What needs to be done: Please write out the lines below exactly, starting with the line containing "As displayed in" and continuing through the final line, with both of those lines included.

== Input material

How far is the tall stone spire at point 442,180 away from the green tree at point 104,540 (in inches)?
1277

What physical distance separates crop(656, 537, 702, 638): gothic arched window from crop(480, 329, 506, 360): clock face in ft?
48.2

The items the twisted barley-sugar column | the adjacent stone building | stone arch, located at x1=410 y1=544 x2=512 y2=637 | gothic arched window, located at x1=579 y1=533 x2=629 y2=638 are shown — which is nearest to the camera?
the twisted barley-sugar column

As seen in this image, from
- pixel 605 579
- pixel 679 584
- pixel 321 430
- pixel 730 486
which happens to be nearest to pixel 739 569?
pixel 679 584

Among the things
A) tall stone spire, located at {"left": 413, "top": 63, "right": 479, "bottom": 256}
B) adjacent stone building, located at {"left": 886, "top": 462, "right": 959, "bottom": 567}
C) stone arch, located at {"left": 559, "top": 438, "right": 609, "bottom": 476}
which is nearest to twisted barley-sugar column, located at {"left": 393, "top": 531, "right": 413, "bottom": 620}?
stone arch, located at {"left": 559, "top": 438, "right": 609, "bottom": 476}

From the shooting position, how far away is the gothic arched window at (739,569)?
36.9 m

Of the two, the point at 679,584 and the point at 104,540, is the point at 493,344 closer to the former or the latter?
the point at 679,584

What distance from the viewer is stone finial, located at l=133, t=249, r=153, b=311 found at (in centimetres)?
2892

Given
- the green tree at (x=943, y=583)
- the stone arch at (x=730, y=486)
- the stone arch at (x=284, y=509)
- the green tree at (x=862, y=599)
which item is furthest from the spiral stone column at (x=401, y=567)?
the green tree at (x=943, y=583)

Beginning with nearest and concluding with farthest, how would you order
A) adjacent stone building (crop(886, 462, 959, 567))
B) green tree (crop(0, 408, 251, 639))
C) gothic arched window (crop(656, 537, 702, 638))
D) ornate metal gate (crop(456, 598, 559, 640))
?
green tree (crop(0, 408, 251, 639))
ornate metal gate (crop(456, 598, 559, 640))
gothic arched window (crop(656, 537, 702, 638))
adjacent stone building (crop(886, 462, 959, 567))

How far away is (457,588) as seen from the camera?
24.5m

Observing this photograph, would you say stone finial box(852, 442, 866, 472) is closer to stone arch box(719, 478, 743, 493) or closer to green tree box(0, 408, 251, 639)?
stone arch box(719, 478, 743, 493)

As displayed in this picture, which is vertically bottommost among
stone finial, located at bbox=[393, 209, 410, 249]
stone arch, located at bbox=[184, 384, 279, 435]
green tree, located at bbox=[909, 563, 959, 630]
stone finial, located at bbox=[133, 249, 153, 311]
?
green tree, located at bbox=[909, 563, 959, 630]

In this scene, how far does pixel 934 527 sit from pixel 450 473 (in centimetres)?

====

Result below:
As displayed in this picture, which is vertically bottommost among
stone finial, located at bbox=[393, 209, 410, 249]
stone arch, located at bbox=[184, 384, 279, 435]
green tree, located at bbox=[909, 563, 959, 630]
stone finial, located at bbox=[133, 249, 153, 311]
?
green tree, located at bbox=[909, 563, 959, 630]

In this scene, how far does pixel 934 527 sit from pixel 450 473 (in centimetres)?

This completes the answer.